* To do: Copy out the entries word for word, starting with the line containing "How far from the camera is" and going on through the line containing "3701 millimetres".

* Records shown:
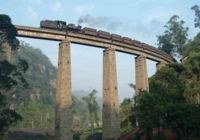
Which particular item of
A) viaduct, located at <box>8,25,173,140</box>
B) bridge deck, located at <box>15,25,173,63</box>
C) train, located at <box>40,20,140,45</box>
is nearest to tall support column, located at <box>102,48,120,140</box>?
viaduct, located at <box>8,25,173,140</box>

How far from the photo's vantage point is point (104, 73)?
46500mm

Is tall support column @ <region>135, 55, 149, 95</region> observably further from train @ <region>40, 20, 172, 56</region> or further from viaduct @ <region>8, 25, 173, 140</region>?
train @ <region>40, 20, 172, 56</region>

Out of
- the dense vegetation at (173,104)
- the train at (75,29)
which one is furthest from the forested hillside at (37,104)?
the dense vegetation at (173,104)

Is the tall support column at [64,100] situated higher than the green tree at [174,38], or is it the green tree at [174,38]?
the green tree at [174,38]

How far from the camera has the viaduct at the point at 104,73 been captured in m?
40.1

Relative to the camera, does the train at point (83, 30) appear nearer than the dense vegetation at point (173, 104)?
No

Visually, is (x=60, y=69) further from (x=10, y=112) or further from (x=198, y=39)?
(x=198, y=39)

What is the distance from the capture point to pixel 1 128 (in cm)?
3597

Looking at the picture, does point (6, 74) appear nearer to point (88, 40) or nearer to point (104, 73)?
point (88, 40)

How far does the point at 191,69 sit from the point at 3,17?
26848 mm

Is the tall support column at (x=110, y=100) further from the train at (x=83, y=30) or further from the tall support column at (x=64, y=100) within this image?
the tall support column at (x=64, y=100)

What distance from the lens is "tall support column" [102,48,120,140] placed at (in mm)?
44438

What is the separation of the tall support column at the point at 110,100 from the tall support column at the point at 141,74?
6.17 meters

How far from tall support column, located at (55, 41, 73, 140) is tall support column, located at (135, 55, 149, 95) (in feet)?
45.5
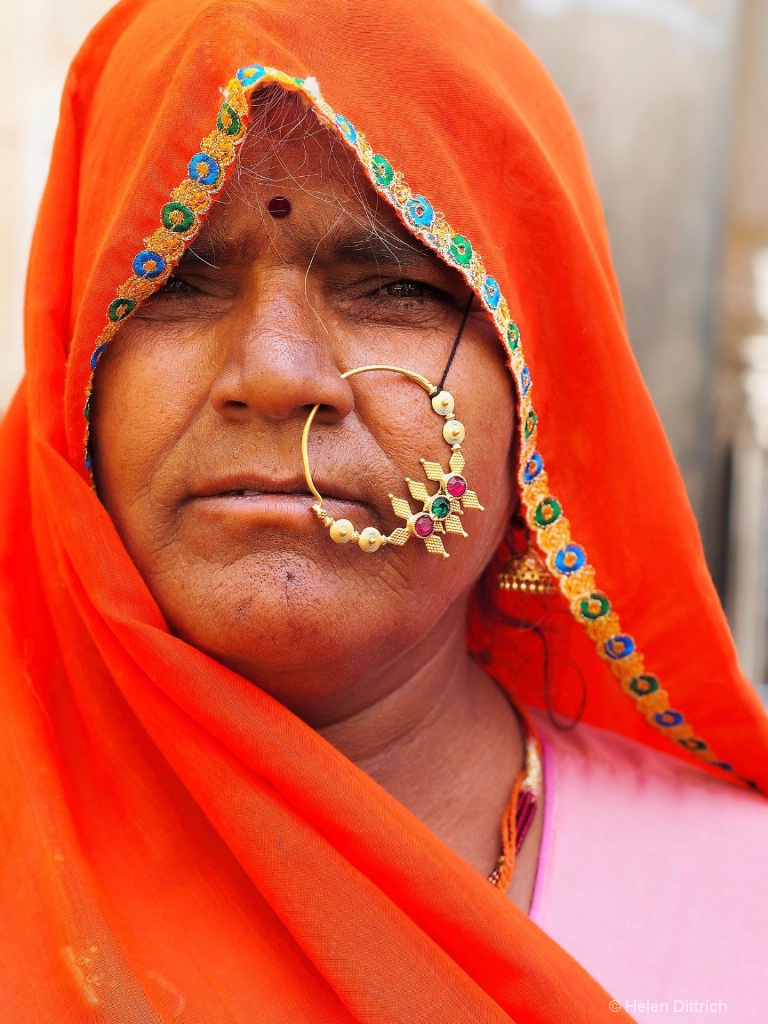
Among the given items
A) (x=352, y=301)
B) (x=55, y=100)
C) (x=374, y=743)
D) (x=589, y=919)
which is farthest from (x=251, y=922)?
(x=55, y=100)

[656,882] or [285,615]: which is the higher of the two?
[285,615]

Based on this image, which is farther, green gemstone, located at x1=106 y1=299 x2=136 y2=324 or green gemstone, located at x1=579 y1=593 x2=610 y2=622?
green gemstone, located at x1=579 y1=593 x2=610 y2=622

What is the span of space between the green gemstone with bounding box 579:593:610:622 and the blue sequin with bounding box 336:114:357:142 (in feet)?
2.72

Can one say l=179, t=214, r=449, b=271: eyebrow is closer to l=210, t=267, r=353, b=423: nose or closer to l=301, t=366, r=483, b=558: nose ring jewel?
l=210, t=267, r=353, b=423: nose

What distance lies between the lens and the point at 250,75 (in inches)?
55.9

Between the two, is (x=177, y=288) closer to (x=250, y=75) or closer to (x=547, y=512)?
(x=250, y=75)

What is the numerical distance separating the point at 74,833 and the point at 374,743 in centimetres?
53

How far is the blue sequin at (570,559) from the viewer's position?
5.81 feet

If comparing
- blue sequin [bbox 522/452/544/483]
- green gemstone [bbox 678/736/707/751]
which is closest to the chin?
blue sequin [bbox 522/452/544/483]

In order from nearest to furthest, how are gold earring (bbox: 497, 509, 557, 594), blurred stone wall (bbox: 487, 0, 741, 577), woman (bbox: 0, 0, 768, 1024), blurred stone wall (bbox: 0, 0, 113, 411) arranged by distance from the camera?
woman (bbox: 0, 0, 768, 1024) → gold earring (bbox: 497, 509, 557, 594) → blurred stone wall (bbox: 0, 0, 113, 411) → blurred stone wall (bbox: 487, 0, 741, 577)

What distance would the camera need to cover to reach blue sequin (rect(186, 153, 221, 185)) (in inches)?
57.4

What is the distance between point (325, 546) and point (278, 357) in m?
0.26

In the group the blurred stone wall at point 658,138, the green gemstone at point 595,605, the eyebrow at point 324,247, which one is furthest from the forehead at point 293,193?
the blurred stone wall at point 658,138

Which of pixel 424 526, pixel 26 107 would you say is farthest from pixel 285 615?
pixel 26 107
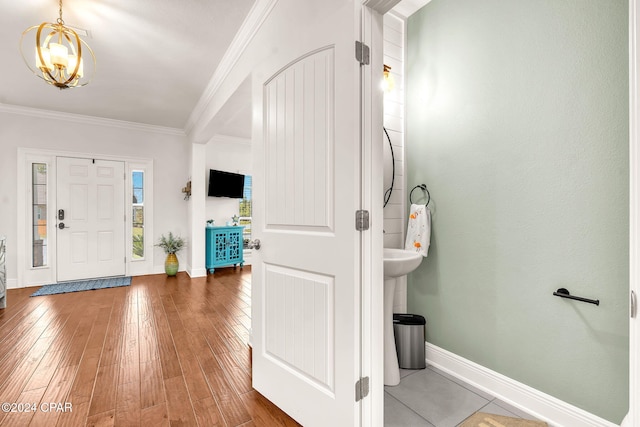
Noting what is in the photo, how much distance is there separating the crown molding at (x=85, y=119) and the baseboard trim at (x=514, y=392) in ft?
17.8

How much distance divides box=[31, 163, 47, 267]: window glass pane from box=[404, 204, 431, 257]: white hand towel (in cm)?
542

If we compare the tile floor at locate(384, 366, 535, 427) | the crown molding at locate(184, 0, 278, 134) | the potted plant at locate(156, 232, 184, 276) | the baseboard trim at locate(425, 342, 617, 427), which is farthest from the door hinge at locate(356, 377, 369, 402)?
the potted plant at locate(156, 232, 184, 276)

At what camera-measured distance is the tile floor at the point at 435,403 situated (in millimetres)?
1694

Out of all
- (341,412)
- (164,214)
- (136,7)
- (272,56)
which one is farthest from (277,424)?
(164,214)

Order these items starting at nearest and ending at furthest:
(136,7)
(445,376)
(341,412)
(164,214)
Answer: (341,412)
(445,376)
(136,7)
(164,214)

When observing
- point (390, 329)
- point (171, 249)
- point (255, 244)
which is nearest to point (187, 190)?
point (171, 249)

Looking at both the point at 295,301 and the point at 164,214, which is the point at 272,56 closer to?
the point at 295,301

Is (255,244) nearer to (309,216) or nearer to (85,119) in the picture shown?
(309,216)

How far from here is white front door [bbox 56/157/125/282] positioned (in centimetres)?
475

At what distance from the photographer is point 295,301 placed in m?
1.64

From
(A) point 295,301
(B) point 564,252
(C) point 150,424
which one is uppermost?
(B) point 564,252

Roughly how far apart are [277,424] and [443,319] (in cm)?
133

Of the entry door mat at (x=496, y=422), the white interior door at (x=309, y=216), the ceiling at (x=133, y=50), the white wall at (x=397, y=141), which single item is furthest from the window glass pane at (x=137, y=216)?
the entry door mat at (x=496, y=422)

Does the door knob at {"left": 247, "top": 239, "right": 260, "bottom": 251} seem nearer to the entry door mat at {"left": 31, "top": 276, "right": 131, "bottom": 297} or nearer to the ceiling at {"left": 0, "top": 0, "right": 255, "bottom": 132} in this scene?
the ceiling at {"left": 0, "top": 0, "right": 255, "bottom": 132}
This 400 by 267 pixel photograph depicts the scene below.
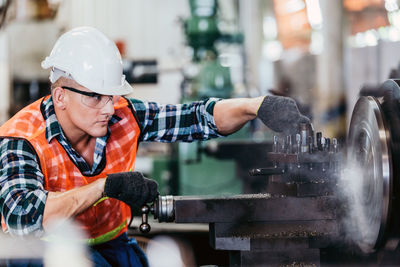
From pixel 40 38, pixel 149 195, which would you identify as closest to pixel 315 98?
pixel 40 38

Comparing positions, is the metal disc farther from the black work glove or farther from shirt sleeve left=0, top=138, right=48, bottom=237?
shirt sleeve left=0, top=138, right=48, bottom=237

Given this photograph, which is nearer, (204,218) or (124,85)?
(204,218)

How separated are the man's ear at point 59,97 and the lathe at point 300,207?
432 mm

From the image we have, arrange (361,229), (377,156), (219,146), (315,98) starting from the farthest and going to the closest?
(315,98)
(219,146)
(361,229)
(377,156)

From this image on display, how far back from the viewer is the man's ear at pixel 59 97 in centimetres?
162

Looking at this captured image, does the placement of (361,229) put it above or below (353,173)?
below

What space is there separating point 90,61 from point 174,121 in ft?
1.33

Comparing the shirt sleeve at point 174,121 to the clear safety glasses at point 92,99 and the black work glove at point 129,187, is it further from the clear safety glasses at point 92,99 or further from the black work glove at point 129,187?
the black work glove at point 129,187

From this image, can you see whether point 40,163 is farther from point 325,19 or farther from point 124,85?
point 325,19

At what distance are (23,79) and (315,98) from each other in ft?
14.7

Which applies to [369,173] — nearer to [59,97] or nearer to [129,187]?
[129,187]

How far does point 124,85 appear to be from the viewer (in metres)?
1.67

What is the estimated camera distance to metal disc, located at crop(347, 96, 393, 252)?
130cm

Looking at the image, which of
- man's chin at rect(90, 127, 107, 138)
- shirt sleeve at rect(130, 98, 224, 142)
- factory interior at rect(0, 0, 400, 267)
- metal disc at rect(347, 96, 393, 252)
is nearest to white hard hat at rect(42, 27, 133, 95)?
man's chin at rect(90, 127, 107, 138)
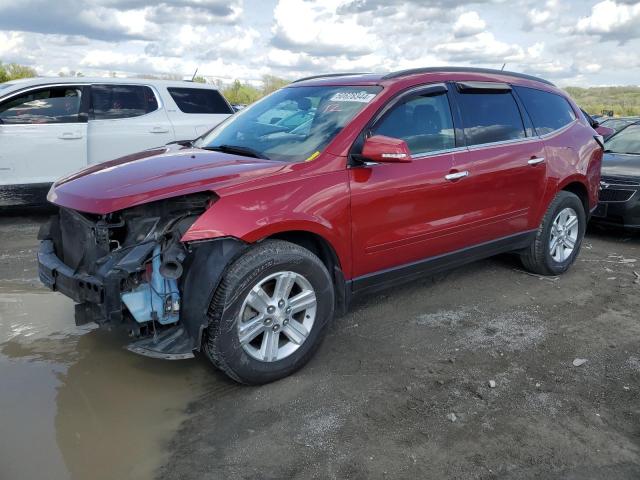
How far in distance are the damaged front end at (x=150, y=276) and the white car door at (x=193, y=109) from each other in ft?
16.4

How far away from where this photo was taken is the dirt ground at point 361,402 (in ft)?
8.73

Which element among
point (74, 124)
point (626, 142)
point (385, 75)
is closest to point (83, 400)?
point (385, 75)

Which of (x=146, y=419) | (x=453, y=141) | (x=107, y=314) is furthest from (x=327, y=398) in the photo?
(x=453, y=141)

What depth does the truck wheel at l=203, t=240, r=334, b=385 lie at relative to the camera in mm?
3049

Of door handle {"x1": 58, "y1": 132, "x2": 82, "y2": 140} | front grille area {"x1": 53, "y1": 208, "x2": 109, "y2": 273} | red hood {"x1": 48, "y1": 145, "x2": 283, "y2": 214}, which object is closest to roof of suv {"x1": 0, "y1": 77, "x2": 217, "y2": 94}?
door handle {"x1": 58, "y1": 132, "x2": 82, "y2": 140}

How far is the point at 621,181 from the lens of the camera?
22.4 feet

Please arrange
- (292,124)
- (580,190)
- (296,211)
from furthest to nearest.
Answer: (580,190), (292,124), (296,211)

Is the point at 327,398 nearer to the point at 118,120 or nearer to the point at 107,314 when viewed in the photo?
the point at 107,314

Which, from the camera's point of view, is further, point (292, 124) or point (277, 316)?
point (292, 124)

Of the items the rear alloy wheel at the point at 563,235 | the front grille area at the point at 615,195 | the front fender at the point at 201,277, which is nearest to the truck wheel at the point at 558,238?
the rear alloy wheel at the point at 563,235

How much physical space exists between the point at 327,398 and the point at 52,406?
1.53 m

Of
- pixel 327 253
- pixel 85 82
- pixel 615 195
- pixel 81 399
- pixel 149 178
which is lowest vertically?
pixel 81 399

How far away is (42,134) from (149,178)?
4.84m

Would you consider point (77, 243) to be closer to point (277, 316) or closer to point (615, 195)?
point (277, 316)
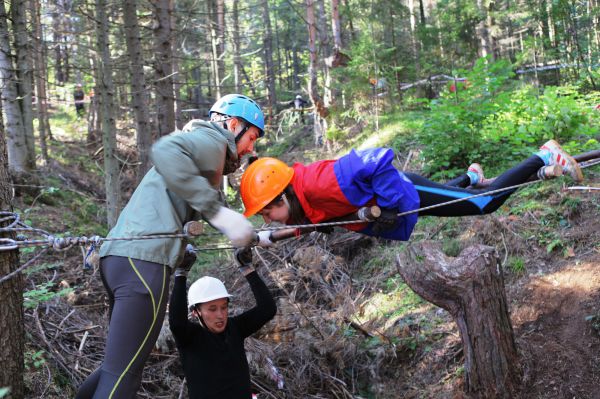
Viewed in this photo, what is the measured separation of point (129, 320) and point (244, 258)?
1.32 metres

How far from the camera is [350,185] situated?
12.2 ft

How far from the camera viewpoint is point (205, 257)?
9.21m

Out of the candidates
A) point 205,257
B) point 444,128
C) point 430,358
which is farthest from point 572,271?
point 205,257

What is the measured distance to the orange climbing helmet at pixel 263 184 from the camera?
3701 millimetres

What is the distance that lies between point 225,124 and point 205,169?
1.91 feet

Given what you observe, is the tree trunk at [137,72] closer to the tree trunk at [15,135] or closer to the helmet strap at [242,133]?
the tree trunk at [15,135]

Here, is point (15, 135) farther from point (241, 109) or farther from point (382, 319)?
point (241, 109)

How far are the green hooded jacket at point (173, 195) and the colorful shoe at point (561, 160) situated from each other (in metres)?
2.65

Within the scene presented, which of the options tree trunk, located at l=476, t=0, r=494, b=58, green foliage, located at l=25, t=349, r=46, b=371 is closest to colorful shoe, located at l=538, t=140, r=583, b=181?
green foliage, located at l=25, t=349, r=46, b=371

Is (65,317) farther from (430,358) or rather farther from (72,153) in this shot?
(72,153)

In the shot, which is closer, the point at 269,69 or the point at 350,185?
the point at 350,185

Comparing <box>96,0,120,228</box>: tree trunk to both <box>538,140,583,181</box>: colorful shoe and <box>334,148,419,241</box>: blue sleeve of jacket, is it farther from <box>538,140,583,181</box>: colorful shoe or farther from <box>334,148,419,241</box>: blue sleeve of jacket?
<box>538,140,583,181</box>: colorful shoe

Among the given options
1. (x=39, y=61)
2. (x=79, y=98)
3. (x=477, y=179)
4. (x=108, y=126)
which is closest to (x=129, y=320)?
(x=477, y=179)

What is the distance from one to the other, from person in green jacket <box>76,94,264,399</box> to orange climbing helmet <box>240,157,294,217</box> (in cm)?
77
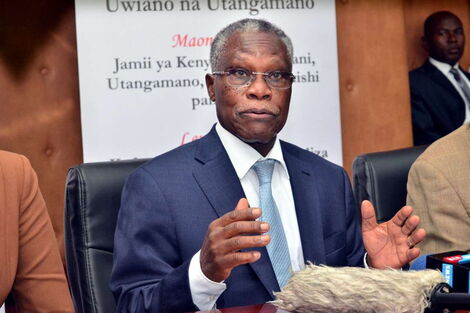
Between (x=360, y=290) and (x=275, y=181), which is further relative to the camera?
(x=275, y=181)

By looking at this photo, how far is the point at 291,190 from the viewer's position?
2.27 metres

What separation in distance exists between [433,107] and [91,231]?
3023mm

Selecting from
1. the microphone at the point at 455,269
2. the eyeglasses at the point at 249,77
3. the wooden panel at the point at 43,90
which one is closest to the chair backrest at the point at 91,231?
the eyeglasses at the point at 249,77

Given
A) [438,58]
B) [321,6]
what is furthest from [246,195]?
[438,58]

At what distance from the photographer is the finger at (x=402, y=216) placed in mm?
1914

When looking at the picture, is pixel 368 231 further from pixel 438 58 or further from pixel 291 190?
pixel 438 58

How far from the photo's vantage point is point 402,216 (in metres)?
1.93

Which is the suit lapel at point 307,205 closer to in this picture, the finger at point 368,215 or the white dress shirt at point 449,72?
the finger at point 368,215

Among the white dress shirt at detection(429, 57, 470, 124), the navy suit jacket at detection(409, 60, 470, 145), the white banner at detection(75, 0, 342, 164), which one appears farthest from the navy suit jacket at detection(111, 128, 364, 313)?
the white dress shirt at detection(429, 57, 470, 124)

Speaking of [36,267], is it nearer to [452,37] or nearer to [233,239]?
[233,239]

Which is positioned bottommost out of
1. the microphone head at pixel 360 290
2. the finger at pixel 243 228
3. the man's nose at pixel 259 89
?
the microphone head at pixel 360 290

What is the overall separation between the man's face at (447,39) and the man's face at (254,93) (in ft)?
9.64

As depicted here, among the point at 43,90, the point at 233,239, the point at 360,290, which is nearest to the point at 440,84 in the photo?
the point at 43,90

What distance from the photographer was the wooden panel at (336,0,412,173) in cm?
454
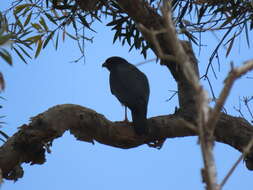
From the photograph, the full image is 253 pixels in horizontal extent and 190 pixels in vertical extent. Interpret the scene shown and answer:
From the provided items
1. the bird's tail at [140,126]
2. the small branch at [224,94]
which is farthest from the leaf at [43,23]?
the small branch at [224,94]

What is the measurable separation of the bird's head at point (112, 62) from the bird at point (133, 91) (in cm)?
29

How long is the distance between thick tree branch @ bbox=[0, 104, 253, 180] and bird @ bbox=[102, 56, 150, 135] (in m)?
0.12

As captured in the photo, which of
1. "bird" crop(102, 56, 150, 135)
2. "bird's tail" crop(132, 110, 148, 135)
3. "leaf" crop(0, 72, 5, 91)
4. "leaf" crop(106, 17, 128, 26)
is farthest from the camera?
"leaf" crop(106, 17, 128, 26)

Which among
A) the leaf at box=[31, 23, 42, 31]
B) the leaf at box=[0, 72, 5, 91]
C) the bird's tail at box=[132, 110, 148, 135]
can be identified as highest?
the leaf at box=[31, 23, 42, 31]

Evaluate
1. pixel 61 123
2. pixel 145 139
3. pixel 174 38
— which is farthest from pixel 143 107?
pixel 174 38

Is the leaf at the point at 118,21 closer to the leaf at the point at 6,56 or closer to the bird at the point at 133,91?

* Finished task:
How far from the camera is [350,185] situated?
12.2 ft

How far from the camera viewpoint is point (205, 257)?
9.21m

Out of the candidates
A) point 205,257
B) point 444,128
C) point 430,358
which is farthest from point 572,271?
point 205,257

What is the measured distance to the orange climbing helmet at pixel 263 184 from the camera?
3701 millimetres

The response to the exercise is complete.